Max Clifford has hit out at the increasing use of injunctions to protect the rich and famous from having their indiscretions revealed in the media.

The PR guru criticised the growing willingness of judges to grant privacy orders to those with the means to pay for it, describing it as undemocratic.



His comments came as several hearings were held in the High Court today over so-called gagging orders banning reporting of the activities, behaviour or private behaviour of various public figures.



Clifford is representing Imogen Thomas - a former Big Brother contestant whose alleged affair with a married Premier League star is the subject of a gagging order.



Despite making his living from helping celebrities avoid adverse publicity, Clifford deplored their ability to pay their way out of scandal in a way that "ordinary people" could not.



"The privacy of the rich and famous seems to be exactly what the courts are determined to achieve," he said.



"What we've got in this country now is a privacy law that wasn't brought in by Parliament but the judges have decided what they want and that's what they've achieved.



"Sometimes the privacy of the rich and famous - or anyone - does deserve to be protected but only the rich can afford this so it's purely a law to protect the rich and in a democracy that's not right."



Speaking at his Surrey home this afternoon, he told how the nature of his damage limitation work has changed in recent years.



To stop negative stories coming out in the past he worked with the papers and gave them an alternative story to run, he said.



"Now all I've done is pick up the phone to the lawyer and (the client) has spent £30,000, £40,000, £50,000 and got an injunction," he said.

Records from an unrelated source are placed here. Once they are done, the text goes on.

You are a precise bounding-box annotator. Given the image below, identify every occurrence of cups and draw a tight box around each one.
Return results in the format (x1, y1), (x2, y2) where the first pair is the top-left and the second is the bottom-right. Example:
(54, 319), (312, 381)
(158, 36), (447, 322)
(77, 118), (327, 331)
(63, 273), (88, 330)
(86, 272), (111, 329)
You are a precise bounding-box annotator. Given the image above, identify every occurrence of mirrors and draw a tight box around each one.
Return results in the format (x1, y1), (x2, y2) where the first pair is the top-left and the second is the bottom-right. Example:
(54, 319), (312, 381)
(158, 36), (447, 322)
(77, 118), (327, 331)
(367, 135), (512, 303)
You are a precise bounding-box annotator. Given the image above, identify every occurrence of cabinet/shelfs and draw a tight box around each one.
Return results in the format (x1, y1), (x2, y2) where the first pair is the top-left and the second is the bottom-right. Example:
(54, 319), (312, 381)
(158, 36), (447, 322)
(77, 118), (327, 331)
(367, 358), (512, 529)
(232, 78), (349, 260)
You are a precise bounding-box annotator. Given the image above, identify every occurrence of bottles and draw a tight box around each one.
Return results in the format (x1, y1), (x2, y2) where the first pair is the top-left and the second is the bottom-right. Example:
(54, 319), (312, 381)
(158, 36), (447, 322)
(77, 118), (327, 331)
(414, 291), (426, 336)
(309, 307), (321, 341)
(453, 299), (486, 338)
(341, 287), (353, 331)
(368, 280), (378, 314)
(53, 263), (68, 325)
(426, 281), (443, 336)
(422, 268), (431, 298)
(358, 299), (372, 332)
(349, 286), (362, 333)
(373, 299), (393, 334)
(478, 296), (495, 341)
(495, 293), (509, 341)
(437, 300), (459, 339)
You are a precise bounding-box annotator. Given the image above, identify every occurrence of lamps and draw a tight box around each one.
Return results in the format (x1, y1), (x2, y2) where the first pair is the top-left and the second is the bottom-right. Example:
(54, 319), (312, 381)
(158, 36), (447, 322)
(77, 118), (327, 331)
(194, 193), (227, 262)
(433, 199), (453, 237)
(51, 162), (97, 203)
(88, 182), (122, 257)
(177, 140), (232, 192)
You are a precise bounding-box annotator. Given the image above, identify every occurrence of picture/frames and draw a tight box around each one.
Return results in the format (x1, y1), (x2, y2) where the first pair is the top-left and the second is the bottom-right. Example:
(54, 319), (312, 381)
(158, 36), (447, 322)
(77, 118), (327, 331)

This made his job simpler, he admitted, although he disagreed with the practice.



Newspapers, struggling financially and fighting for survival, were likely to put great pressure on politicians to make injunctions a thing of the past, he predicted.



"The secrets of the rich and famous sell papers," he said.



Ms Thomas felt betrayed and let down by the injunction brought by the footballer, which meant her identity can be revealed but his cannot, he added.



She never had any intention to kiss and tell, he insisted, adding: "She genuinely was in love with him and she genuinely believed he was in love with her."